**Task prompt**
Please write out the whole listing that follows exactly; the pictures stay out.

**Given information**

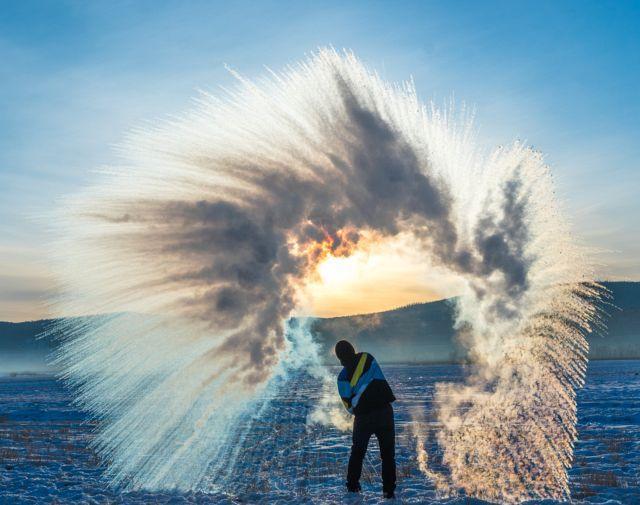 """这个冬天到漠河来找北,在零下40°C拍一张美哭了的""""泼水成冰"""""""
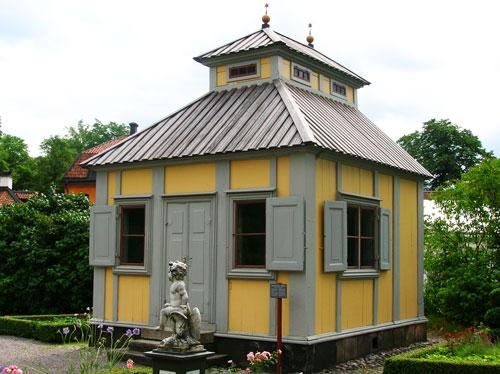 Swedenborgs_lusthus_Skansen_2005-07-29_01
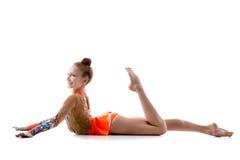 五颜六色的紧身连衣裤的舞蹈家女孩 图库摄影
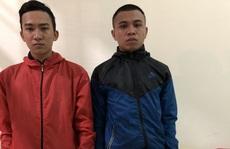 """CSGT bắt 2 đối tượng mang theo súng để """"phòng thân"""""""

**Task answer**
 """这个冬天到漠河来找北,在零下40°C拍一张美哭了的""""泼水成冰"""""""
 Swedenborgs_lusthus_Skansen_2005-07-29_01
 五颜六色的紧身连衣裤的舞蹈家女孩 图库摄影
 """CSGT bắt 2 đối tượng mang theo súng để """"phòng thân"""""""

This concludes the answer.